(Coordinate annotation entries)
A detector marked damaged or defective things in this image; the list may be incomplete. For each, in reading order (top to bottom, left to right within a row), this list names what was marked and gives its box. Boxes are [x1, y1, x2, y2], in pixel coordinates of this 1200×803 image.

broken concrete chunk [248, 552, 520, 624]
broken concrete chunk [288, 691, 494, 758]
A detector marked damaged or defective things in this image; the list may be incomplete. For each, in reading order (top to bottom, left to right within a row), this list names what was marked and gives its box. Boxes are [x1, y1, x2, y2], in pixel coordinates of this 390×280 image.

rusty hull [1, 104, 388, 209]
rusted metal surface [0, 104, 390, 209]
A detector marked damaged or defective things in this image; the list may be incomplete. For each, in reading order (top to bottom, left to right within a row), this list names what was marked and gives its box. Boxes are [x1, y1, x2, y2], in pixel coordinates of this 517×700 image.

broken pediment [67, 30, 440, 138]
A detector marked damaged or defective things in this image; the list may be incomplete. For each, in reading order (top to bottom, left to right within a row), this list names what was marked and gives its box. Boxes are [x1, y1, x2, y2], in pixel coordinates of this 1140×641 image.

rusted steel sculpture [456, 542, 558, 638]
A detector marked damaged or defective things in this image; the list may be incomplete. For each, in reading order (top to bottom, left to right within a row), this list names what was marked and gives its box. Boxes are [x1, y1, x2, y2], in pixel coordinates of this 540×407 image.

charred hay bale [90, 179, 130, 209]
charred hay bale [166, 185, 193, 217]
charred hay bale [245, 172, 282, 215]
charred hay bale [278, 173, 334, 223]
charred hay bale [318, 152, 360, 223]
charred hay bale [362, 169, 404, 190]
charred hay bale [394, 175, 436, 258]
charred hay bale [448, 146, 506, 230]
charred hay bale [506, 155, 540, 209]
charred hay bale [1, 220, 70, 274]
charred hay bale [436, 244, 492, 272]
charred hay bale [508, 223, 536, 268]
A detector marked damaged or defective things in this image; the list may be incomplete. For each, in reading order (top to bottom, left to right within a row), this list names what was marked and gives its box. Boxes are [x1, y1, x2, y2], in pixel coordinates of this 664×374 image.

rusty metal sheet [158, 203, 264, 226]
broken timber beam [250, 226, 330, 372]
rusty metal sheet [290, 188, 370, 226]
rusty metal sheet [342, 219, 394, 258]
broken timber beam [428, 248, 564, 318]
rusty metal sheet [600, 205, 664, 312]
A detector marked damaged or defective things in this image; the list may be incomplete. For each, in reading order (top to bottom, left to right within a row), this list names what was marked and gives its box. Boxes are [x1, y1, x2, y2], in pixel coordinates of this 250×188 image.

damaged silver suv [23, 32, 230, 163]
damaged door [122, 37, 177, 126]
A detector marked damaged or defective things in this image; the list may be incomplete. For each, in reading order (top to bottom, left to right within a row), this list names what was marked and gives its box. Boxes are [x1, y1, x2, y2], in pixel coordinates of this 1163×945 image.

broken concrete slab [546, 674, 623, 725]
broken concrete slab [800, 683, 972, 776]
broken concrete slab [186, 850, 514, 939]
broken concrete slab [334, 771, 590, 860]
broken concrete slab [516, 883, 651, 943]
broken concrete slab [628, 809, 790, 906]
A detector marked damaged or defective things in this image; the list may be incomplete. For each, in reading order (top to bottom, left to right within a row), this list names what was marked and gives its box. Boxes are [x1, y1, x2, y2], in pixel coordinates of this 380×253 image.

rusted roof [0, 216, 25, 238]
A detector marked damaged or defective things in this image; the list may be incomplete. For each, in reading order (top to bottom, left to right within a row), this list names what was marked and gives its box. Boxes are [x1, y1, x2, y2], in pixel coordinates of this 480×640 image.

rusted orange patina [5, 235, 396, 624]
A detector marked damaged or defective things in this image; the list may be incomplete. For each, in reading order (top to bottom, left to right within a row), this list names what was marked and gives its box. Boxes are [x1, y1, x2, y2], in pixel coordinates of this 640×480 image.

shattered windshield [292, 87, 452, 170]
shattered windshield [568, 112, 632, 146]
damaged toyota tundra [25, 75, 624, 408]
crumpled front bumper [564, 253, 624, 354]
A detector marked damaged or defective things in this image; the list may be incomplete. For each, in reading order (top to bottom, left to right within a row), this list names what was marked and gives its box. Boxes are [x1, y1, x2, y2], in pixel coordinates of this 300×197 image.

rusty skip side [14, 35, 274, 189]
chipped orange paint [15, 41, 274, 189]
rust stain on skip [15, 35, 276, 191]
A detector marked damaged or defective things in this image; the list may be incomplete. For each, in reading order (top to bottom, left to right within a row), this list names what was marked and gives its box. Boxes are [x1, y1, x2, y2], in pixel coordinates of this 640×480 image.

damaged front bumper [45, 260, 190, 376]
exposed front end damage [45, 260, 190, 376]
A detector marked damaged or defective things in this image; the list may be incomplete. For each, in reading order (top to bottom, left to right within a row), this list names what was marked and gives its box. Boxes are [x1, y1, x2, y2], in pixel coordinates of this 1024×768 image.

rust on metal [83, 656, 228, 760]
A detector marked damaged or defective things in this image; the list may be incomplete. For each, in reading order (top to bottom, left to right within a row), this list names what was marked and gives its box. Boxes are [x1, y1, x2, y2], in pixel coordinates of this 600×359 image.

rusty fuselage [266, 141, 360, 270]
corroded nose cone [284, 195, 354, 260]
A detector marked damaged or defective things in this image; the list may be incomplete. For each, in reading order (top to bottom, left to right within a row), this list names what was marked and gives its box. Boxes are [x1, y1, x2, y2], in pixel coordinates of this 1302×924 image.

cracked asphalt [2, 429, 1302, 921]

* **INSTRUCTIONS TO FOLLOW**: Reproduce all of the material above, putting "scan order" wherever "reading order" appears and keeping every other part unchanged.

* **OUTPUT OF THE EXERCISE**:
A detector marked damaged or defective things in this image; the list may be incomplete. For each, in scan order (top to bottom, left to right within a row), this list names what was marked and gives its box. Boxes are [x1, y1, x2, y2], in pixel coordinates of this 1200×803 image.

broken concrete chunk [248, 552, 520, 624]
broken concrete chunk [288, 691, 494, 758]
A detector marked damaged or defective things in this image; the list may be incomplete. For each, in scan order (top to bottom, left to right within a row), this list names what was marked and gives its box. Boxes are [x1, y1, x2, y2], in pixel coordinates of this 390×280 image.

rusty hull [1, 104, 388, 209]
rusted metal surface [0, 104, 390, 209]
A detector marked damaged or defective things in this image; the list may be incomplete. For each, in scan order (top to bottom, left to right within a row), this list names what was marked and gives its box. Boxes are [x1, y1, x2, y2], in pixel coordinates of this 517×700 image.

broken pediment [67, 30, 440, 138]
A detector marked damaged or defective things in this image; the list may be incomplete. For each, in scan order (top to bottom, left to right within a row), this list names what was marked and gives its box. Boxes are [x1, y1, x2, y2], in pixel coordinates of this 1140×641 image.

rusted steel sculpture [456, 542, 558, 638]
A detector marked damaged or defective things in this image; the list may be incomplete. For each, in scan order (top to bottom, left to right within a row), this list names what was marked and gives its box. Boxes are [x1, y1, x2, y2], in pixel coordinates of this 540×407 image.

charred hay bale [90, 179, 130, 209]
charred hay bale [166, 185, 193, 217]
charred hay bale [245, 172, 282, 215]
charred hay bale [278, 173, 334, 223]
charred hay bale [318, 152, 360, 223]
charred hay bale [362, 169, 404, 190]
charred hay bale [394, 175, 436, 258]
charred hay bale [448, 146, 506, 230]
charred hay bale [506, 155, 540, 209]
charred hay bale [1, 220, 70, 274]
charred hay bale [436, 244, 492, 272]
charred hay bale [508, 223, 536, 268]
A detector marked damaged or defective things in this image; the list may be incomplete. For each, in scan order (top to bottom, left to right within a row), this list names what was marked and gives its box. Boxes are [x1, y1, x2, y2], in pixel coordinates of this 664×374 image.

rusty metal sheet [158, 203, 264, 226]
broken timber beam [250, 226, 330, 372]
rusty metal sheet [290, 188, 370, 226]
rusty metal sheet [342, 219, 394, 258]
broken timber beam [428, 248, 564, 318]
rusty metal sheet [600, 205, 664, 312]
A detector marked damaged or defective things in this image; the list may be incomplete. For each, in scan order (top to bottom, left to right within a row), this list names what was marked and gives its box. Boxes are [x1, y1, x2, y2], in pixel coordinates of this 250×188 image.

damaged silver suv [23, 32, 230, 163]
damaged door [122, 37, 177, 126]
A detector marked damaged or defective things in this image; the list may be incomplete. For each, in scan order (top to bottom, left to right within a row), this list names what was marked and gives its box. Boxes are [x1, y1, x2, y2], in pixel coordinates of this 1163×945 image.

broken concrete slab [546, 674, 623, 725]
broken concrete slab [800, 683, 972, 776]
broken concrete slab [186, 850, 514, 939]
broken concrete slab [334, 771, 590, 860]
broken concrete slab [516, 883, 651, 943]
broken concrete slab [628, 809, 790, 906]
A detector marked damaged or defective things in this image; the list may be incomplete. For each, in scan order (top to bottom, left to right within a row), this list names what was marked and gives its box. Boxes are [x1, y1, x2, y2], in pixel coordinates of this 380×253 image.

rusted roof [0, 216, 25, 238]
A detector marked damaged or defective things in this image; the list may be incomplete. For each, in scan order (top to bottom, left to right within a row), this list names what was marked and gives its box. Boxes are [x1, y1, x2, y2], in pixel coordinates of this 480×640 image.

rusted orange patina [5, 235, 396, 624]
A detector marked damaged or defective things in this image; the list may be incomplete. For each, in scan order (top to bottom, left to right within a row), this list names what was marked and gives its box. Boxes are [x1, y1, x2, y2], in pixel coordinates of this 640×480 image.

shattered windshield [292, 87, 452, 170]
shattered windshield [568, 112, 632, 146]
damaged toyota tundra [25, 75, 624, 408]
crumpled front bumper [564, 253, 624, 354]
A detector marked damaged or defective things in this image; the list may be incomplete. For each, in scan order (top to bottom, left to right within a row), this list names what was marked and gives its box. Boxes are [x1, y1, x2, y2], in pixel coordinates of this 300×197 image.

rusty skip side [14, 35, 274, 189]
chipped orange paint [15, 41, 274, 189]
rust stain on skip [15, 35, 276, 191]
A detector marked damaged or defective things in this image; the list may be incomplete. For each, in scan order (top to bottom, left to right within a row), this list names what was marked and gives its box. Boxes are [x1, y1, x2, y2], in pixel coordinates of this 640×480 image.

damaged front bumper [45, 260, 190, 376]
exposed front end damage [45, 260, 190, 376]
A detector marked damaged or defective things in this image; the list may be incomplete. For each, in scan order (top to bottom, left to right within a row), this list names what was marked and gives its box. Boxes are [x1, y1, x2, y2], in pixel coordinates of this 1024×768 image.

rust on metal [83, 656, 228, 760]
A detector marked damaged or defective things in this image; the list may be incomplete. For each, in scan order (top to bottom, left to right within a row), this list names what was marked and gives its box. Boxes are [x1, y1, x2, y2], in pixel coordinates of this 600×359 image.

rusty fuselage [266, 141, 360, 270]
corroded nose cone [284, 195, 354, 260]
A detector marked damaged or defective things in this image; the list may be incomplete. For each, in scan order (top to bottom, left to right within a row), this list names what was marked and gives its box. Boxes are [x1, y1, x2, y2], in pixel coordinates of this 1302×924 image.

cracked asphalt [2, 429, 1302, 921]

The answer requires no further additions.